In December, Verizon agreed to buy wireless airwave licenses, known as spectrum, from cable companies including Comcast and Time Warner. Under a separate deal announced simultaneously, Verizon and the cable companies agreed to cross-sell each other’s services.
The side deal would allow consumers to buy the cable companies’ services in Verizon Wireless stores and allow the cable companies to sell Verizon contracts as part of their packages.
“Instead of planning for a stable future that provides a world-class telecommunications infrastructure for America, Verizon has chosen to strive for the lowest common denominator in the industry, pursuing a low-wage, poor-service and limited choice alternative that benefits only their top executives at the expense of everyone else," IBEW President Edwin Hill said.

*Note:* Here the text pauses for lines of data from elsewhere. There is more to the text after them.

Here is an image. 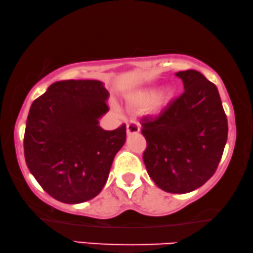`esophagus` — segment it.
<instances>
[{"label": "esophagus", "instance_id": "34e87169", "mask_svg": "<svg viewBox=\"0 0 253 253\" xmlns=\"http://www.w3.org/2000/svg\"><path fill=\"white\" fill-rule=\"evenodd\" d=\"M139 131H140L139 123H136V122H130V123L126 124V133H127V134L138 133Z\"/></svg>", "mask_w": 253, "mask_h": 253}]
</instances>
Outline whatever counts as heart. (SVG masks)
<instances>
[{
	"label": "heart",
	"instance_id": "obj_1",
	"mask_svg": "<svg viewBox=\"0 0 253 253\" xmlns=\"http://www.w3.org/2000/svg\"><path fill=\"white\" fill-rule=\"evenodd\" d=\"M172 96L173 90L171 87H165L156 95L152 89H146L131 97L129 99V104L131 106H147L151 104V110L158 112L163 110L165 106H167L168 103L171 101ZM115 111H119L117 106H115Z\"/></svg>",
	"mask_w": 253,
	"mask_h": 253
}]
</instances>
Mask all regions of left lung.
<instances>
[{
  "instance_id": "1",
  "label": "left lung",
  "mask_w": 253,
  "mask_h": 253,
  "mask_svg": "<svg viewBox=\"0 0 253 253\" xmlns=\"http://www.w3.org/2000/svg\"><path fill=\"white\" fill-rule=\"evenodd\" d=\"M176 76L184 93L158 117L141 120L143 163L159 188L185 194L214 175L227 140V119L216 86L203 74L189 69Z\"/></svg>"
}]
</instances>
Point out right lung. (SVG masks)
<instances>
[{
  "instance_id": "1",
  "label": "right lung",
  "mask_w": 253,
  "mask_h": 253,
  "mask_svg": "<svg viewBox=\"0 0 253 253\" xmlns=\"http://www.w3.org/2000/svg\"><path fill=\"white\" fill-rule=\"evenodd\" d=\"M109 92L99 81H61L33 101L24 132V158L55 200L78 204L98 195L126 139V126L103 130Z\"/></svg>"
}]
</instances>
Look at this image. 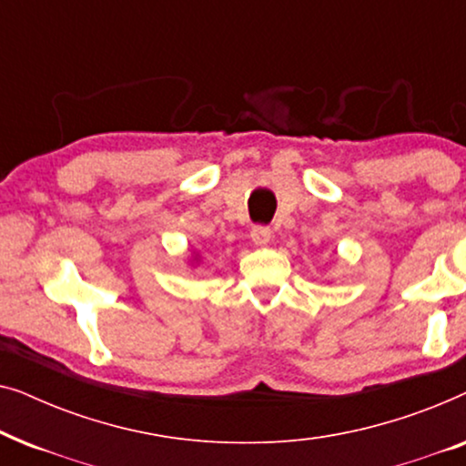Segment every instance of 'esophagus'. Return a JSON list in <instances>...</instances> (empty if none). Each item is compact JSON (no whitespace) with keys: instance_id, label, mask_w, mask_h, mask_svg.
<instances>
[{"instance_id":"obj_1","label":"esophagus","mask_w":466,"mask_h":466,"mask_svg":"<svg viewBox=\"0 0 466 466\" xmlns=\"http://www.w3.org/2000/svg\"><path fill=\"white\" fill-rule=\"evenodd\" d=\"M250 239L257 246H267L271 239V228L269 227H254L250 231Z\"/></svg>"}]
</instances>
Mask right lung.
I'll use <instances>...</instances> for the list:
<instances>
[{
    "instance_id": "1",
    "label": "right lung",
    "mask_w": 466,
    "mask_h": 466,
    "mask_svg": "<svg viewBox=\"0 0 466 466\" xmlns=\"http://www.w3.org/2000/svg\"><path fill=\"white\" fill-rule=\"evenodd\" d=\"M190 263H199V254H197V252H193V257H190Z\"/></svg>"
}]
</instances>
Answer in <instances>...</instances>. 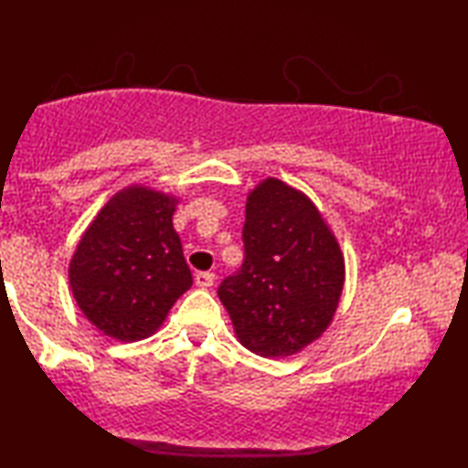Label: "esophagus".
<instances>
[{"instance_id": "1", "label": "esophagus", "mask_w": 468, "mask_h": 468, "mask_svg": "<svg viewBox=\"0 0 468 468\" xmlns=\"http://www.w3.org/2000/svg\"><path fill=\"white\" fill-rule=\"evenodd\" d=\"M215 283V274L213 272H197L196 274V285L197 287H204V290H207V287H210Z\"/></svg>"}]
</instances>
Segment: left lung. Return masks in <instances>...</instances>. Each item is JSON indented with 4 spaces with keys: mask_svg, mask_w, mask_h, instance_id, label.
<instances>
[{
    "mask_svg": "<svg viewBox=\"0 0 468 468\" xmlns=\"http://www.w3.org/2000/svg\"><path fill=\"white\" fill-rule=\"evenodd\" d=\"M245 258L217 296L240 343L264 357L292 356L328 328L343 292L335 236L309 197L266 178L249 194Z\"/></svg>",
    "mask_w": 468,
    "mask_h": 468,
    "instance_id": "obj_1",
    "label": "left lung"
}]
</instances>
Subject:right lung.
<instances>
[{
  "instance_id": "1",
  "label": "right lung",
  "mask_w": 468,
  "mask_h": 468,
  "mask_svg": "<svg viewBox=\"0 0 468 468\" xmlns=\"http://www.w3.org/2000/svg\"><path fill=\"white\" fill-rule=\"evenodd\" d=\"M172 213V197L125 189L79 242L69 285L80 311L104 335L119 341L149 336L194 283Z\"/></svg>"
}]
</instances>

Communications Workers of America President Larry Cohen said the deals would discourage future investment in broadband Internet networks.
"This deal will freeze then diminish wireline buildout. In short, we need policy that brings 100 percent of our nation into the 21st Century information-based global economy," Cohen said.

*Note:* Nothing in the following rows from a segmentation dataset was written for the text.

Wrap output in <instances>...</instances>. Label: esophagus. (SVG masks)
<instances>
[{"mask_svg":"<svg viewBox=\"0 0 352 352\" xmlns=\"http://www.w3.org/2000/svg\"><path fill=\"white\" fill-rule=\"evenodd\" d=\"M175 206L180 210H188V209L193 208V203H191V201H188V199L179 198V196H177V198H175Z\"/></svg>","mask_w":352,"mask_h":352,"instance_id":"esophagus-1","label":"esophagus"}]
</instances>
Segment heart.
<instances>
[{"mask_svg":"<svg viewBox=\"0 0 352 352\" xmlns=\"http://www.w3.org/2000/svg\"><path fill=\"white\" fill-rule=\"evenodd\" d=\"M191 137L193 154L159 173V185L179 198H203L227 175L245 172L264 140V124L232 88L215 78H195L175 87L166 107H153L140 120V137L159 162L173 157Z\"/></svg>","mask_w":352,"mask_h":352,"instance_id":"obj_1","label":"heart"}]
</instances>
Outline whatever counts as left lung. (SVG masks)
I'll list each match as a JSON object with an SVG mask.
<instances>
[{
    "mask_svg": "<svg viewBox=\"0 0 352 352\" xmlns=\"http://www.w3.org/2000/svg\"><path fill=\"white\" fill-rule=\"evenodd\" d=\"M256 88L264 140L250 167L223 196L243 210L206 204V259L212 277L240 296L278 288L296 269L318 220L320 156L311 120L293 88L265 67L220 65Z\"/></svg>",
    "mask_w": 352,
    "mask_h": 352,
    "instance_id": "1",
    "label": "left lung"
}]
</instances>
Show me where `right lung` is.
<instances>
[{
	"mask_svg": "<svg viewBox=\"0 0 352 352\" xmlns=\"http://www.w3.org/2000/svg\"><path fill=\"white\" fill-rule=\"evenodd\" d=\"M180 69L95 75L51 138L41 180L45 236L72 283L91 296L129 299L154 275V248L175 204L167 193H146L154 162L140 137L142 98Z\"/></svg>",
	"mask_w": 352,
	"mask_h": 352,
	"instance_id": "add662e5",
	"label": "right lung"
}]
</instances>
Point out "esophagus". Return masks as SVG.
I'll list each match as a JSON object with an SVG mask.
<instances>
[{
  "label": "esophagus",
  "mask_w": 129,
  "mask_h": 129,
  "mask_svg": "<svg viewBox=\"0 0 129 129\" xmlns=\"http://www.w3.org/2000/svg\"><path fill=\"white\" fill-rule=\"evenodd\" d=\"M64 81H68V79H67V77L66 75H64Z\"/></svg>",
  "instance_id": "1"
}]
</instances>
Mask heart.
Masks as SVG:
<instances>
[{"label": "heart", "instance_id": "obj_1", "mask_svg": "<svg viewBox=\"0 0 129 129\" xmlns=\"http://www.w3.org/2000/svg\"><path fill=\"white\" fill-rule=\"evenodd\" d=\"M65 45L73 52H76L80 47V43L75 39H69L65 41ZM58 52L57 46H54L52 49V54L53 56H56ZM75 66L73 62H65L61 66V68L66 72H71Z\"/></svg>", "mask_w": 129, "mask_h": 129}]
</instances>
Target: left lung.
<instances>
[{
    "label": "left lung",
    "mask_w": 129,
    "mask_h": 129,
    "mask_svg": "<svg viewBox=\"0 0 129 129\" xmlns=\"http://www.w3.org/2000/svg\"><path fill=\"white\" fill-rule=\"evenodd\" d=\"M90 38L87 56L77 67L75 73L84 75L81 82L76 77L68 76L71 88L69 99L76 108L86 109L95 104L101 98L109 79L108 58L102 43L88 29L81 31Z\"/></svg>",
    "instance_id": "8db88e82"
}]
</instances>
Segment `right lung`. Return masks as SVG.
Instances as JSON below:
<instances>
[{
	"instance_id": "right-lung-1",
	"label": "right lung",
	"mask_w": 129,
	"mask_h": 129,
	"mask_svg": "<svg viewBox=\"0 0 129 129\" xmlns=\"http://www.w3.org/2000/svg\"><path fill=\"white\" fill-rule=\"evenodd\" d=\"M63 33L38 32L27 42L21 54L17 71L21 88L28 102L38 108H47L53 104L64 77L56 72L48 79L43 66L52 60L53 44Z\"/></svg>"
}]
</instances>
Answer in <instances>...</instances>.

Supporters of the deal note that the cable companies had no immediate plans to use their stockpile of spectrum, and Verizon will be able to use the spectrum to power its next-generation wireless network.
Verizon has also insisted that the cross-marketing deals are unrelated to the spectrum sale.
A Verizon spokesman declined to comment on the union's lobbying push.
The Federal Communications Commission and the Justice Department are reviewing both deals.